Problem lifecycle and important timings
The Dynatrace Davis® root-cause engine collects all single events that belong to the same incident. As a result, Davis generates a problem that references all incident-relevant information such as individual events that were detected on the impacted topology graph. The figure below shows how two individual events are analyzed within one problem generated by Davis.
As you can see, each event comes with its own start and end timestamps. Each event producer uses various observation sliding time windows, which we call event analysis time (shown in yellow).
Let's consider an example of a metric event configured to use a 5-minute sliding window where 3-minute samples need to violate the threshold to raise an event. In that case, the metric starts violating the threshold 3 minutes prior to the timestamp when the event is raised. The moment the violation first occurs is marked as the event start analysis timestamp, so the information on exactly when the violation started is not lost.

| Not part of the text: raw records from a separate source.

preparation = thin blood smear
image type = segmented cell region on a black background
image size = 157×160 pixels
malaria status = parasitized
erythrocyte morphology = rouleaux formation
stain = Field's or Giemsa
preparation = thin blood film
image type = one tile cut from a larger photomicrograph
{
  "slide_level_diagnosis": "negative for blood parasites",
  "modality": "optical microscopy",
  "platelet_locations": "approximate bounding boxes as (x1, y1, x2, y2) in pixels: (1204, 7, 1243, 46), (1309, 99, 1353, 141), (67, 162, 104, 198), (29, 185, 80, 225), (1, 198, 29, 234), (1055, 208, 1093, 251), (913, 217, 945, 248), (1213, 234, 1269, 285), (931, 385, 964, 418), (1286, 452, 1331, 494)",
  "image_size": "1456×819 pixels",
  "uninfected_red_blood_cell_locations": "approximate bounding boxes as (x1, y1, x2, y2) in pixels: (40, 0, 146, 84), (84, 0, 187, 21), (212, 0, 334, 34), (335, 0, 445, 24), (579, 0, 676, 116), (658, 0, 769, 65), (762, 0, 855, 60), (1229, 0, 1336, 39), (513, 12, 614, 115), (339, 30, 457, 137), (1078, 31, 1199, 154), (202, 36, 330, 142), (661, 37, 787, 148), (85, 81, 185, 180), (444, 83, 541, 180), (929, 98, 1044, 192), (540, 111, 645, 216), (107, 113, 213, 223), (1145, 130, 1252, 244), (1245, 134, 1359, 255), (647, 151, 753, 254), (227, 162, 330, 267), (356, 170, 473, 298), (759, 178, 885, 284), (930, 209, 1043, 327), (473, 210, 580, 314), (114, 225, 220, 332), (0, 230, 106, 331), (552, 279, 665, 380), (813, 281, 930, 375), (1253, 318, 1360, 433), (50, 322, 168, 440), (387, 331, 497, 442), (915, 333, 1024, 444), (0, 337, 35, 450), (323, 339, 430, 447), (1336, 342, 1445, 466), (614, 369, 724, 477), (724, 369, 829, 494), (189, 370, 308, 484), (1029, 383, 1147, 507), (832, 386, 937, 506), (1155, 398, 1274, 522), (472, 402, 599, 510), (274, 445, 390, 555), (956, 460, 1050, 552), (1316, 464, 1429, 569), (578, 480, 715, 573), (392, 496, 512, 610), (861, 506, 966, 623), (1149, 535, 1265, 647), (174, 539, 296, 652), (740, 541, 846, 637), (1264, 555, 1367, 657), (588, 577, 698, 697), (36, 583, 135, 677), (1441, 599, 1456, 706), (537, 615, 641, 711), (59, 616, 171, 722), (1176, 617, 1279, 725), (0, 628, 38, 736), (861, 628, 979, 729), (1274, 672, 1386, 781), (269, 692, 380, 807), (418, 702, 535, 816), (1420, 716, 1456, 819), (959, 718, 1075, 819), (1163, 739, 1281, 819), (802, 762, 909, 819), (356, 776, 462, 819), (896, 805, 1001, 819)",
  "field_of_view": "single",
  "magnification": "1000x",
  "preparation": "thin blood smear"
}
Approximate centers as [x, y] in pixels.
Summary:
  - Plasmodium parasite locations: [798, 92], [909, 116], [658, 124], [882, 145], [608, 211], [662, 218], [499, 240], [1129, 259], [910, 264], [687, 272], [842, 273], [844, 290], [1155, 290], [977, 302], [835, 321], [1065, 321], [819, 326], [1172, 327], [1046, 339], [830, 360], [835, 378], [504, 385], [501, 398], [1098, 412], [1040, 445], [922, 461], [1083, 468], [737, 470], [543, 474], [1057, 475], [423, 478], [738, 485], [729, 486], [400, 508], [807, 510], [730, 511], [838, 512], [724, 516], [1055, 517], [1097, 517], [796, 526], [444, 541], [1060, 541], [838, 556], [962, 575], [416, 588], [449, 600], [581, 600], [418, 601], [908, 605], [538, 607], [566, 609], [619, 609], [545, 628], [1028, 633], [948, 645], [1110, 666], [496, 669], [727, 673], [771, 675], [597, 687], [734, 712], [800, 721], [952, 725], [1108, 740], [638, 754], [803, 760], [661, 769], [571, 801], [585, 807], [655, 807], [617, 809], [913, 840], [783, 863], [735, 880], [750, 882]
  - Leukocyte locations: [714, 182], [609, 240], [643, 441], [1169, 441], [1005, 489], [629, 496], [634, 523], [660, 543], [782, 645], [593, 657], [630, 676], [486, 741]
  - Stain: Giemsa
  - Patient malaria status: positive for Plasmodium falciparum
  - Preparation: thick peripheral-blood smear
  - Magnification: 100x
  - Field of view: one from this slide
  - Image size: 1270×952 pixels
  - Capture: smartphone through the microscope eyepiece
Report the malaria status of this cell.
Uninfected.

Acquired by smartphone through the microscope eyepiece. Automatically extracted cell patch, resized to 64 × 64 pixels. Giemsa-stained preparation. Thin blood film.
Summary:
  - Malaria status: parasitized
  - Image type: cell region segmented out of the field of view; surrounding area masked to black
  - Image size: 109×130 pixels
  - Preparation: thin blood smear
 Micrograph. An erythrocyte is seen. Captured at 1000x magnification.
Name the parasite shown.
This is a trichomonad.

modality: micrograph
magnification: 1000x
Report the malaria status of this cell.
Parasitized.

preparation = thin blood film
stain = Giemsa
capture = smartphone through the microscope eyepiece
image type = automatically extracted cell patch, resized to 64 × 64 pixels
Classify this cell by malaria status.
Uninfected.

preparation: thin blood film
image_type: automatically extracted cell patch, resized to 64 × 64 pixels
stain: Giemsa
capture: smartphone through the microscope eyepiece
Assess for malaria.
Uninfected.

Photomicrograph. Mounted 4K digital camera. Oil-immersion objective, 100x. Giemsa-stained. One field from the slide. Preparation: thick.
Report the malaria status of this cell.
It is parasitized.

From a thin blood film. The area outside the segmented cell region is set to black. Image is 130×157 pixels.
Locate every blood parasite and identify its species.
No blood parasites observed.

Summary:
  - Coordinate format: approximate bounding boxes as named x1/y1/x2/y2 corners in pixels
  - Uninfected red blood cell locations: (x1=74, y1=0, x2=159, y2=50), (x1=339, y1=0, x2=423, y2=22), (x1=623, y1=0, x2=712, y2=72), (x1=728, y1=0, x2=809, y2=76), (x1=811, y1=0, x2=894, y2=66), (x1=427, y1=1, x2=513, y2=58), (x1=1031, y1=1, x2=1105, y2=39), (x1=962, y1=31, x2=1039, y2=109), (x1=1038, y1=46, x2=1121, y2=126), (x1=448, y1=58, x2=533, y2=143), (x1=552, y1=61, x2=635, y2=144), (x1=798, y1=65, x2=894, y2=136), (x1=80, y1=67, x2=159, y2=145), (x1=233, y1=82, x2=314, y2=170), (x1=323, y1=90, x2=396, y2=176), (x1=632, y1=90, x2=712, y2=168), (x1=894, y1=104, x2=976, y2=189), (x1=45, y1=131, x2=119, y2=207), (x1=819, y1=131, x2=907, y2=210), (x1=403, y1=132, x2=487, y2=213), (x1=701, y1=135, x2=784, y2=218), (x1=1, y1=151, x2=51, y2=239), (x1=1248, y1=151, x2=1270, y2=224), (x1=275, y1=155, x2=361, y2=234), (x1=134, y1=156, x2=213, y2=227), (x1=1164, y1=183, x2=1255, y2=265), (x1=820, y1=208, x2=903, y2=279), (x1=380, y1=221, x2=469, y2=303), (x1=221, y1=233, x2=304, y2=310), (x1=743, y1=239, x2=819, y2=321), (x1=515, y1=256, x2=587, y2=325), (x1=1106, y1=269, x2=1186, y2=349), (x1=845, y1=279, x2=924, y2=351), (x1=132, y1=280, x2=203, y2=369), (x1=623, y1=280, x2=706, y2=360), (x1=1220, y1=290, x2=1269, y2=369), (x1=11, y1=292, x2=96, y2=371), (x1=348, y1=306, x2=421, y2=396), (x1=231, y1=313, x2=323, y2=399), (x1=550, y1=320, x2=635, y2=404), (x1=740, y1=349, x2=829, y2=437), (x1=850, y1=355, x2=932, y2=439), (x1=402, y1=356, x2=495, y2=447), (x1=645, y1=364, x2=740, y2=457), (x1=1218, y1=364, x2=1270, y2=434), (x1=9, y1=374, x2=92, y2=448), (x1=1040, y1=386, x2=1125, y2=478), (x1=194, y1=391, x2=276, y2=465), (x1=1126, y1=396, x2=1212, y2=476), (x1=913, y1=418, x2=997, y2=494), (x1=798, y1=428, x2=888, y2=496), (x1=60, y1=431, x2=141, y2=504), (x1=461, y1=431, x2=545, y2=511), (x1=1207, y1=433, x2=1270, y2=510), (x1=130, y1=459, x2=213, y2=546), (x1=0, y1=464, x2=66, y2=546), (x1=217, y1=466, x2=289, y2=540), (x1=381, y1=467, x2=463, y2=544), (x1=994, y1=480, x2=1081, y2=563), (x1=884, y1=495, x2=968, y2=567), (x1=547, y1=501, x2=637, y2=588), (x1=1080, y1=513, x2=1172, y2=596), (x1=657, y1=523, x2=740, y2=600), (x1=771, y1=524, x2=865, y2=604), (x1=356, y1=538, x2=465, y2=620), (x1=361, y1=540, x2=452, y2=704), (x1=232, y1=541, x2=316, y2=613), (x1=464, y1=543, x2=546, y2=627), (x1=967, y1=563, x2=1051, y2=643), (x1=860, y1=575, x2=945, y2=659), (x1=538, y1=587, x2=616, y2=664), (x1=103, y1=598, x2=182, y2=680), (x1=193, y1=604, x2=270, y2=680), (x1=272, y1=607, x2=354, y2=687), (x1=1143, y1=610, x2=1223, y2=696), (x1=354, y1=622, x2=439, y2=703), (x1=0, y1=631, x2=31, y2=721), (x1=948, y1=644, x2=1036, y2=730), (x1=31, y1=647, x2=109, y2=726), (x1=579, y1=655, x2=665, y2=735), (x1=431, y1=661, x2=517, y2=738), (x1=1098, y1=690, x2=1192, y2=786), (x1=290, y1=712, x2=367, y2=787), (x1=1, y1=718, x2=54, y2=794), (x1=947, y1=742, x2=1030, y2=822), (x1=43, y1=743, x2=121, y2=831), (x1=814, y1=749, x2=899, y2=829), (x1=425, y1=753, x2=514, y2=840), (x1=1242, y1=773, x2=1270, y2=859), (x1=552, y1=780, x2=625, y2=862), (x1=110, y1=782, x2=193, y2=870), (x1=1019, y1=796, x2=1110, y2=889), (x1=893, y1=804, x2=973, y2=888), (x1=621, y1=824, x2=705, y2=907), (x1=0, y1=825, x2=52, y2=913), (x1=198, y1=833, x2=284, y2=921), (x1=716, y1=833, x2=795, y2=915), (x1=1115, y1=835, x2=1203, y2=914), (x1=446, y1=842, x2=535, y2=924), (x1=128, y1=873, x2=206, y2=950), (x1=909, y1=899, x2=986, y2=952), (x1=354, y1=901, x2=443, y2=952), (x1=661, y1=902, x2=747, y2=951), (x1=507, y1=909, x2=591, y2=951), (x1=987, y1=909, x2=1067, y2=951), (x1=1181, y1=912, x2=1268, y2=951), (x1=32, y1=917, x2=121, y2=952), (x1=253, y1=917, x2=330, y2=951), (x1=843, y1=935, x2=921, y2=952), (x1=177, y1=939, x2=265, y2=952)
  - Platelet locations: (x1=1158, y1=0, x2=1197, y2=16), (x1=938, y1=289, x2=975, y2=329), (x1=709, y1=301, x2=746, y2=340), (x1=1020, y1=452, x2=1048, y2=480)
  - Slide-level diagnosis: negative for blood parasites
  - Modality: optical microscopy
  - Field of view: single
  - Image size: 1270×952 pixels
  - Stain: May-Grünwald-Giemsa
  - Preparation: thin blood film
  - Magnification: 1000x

As the event start analysis timestamp represents the earliest point in time when the violating state was observed, the event end analysis timestamp represents the point in time after all necessary violation samples are collected and the Davis problem is raised.
Because each event involved in the problem uses a sliding window, each problem has a trailing period during which a closed problem might be reopened. This is called the reopening period, and its maximum length is 30 minutes.
If a problem remains open for longer than 90 minutes, no new events will be merged into it after the 90-minute point. This prevents Davis from collecting unrelated information for long-lasting incidents (for example, a synthetic test constantly failing and keeping problems open for weeks).
Summary of the problem lifecycle:
- Individual events use variable analysis sliding windows.
- A problem is raised at the event end analysis timestamp.
- A problem lifespan is defined by the lifespans of individual events in the problem.
- A problem is closed when all events in the problem are closed.
- A closed problem can be reopened during a reopening period of 30 minutes.
- If a problem lasts for longer than 90 minutes, no new events will be merged after the 90-minute point—a new problem will be raised instead.